A new study, partially carried out at the Scientific and Technological Centers of the University of Barcelona (CCiTUB), now presents the first record of the melting of the penultimate deglaciation with a robust and contrasted chronology, and reveals that this melting was concentrated along some 5,000 years —from 135,000 to 130,000 years before the present— and introduces significant changes in the chronologies hitherto accepted.
The study was based on a research project co-directed by Isabel Cacho, professor at the Department of Earth and Ocean Dynamics at the Faculty of Earth Sciences at the University of Barcelona (UB) and member of the Consolidated Research Group in Marine Geosciences of the UB, and Heather M. Stoll, professor at the Federal Polytechnic School of Zurich in Switzerland.
The penultimate deglaciation is a period of difficult dating through marine records, always based on indirect techniques that are very imprecise to analyze changes in the climate system on a time scale of decades, centuries or even millennia.
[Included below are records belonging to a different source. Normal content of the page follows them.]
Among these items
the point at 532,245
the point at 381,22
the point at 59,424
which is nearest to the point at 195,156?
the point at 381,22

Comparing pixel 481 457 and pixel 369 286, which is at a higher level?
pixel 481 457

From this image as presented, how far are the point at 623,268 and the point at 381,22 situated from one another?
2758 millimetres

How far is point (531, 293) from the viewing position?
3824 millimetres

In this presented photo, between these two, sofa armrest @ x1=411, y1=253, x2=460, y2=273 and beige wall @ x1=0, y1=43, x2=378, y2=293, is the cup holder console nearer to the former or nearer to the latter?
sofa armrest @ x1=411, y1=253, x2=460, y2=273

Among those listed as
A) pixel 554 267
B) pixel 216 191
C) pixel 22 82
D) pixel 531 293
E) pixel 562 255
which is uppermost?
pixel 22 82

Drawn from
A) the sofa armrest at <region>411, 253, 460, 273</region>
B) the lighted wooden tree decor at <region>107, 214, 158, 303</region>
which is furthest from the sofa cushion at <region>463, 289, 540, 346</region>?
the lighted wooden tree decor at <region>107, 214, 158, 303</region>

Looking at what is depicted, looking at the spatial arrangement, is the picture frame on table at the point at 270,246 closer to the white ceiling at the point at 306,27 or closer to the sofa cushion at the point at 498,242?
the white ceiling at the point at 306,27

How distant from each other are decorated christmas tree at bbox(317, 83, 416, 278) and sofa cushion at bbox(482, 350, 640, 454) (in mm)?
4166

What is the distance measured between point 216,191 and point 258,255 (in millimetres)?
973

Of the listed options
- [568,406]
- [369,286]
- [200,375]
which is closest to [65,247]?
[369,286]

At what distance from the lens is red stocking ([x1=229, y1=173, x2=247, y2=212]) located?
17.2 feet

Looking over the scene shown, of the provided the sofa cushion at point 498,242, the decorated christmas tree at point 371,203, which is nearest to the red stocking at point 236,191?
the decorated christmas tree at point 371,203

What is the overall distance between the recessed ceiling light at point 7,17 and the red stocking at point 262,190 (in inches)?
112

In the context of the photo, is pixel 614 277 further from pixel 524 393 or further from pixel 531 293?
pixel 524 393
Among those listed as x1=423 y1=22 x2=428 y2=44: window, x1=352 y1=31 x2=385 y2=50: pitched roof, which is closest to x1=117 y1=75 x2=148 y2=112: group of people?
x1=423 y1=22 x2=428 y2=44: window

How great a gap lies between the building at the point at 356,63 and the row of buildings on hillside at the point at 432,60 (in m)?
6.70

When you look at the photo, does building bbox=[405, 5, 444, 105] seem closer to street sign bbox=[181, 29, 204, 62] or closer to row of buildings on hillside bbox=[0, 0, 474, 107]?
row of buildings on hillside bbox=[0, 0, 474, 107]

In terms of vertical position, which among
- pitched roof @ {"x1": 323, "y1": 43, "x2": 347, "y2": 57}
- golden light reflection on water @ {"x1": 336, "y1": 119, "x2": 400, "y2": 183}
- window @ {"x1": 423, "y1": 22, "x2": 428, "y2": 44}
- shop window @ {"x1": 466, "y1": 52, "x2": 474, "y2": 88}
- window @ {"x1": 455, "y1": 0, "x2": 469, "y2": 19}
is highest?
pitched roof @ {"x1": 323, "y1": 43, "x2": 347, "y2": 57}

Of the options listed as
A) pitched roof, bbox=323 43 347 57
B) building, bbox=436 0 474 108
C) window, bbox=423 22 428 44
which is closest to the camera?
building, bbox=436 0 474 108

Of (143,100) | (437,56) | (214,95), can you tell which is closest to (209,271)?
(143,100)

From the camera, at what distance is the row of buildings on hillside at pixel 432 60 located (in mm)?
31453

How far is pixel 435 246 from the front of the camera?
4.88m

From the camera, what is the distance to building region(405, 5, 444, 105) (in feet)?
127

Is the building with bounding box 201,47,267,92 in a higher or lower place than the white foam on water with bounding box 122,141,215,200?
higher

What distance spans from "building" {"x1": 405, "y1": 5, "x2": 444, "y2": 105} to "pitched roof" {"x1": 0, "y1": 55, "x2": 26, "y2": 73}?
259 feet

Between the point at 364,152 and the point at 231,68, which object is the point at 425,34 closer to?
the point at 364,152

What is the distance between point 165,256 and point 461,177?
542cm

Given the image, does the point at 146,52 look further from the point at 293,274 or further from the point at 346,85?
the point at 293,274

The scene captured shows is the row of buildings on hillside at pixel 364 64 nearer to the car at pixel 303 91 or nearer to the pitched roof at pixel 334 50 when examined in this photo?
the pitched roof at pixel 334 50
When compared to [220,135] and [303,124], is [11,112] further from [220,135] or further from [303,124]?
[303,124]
The new work is based on the analysis of stalagmites in the caves of the Cantabrian slope of the Iberian Peninsula, climatic files that reveal changes in salinity in the North Atlantic derived from the melting of large polar ice caps and, in addition, provide information on the evolution of atmospheric temperatures of the region in the past.
“Until now, this penultimate deglaciation was only well dated in cave records from tropical areas (Asia and South America) but in no case were they able to capture the signal of melting over the North Atlantic,” explains Isabel Cacho, ICREA Academy of Sciences researcher. the UB.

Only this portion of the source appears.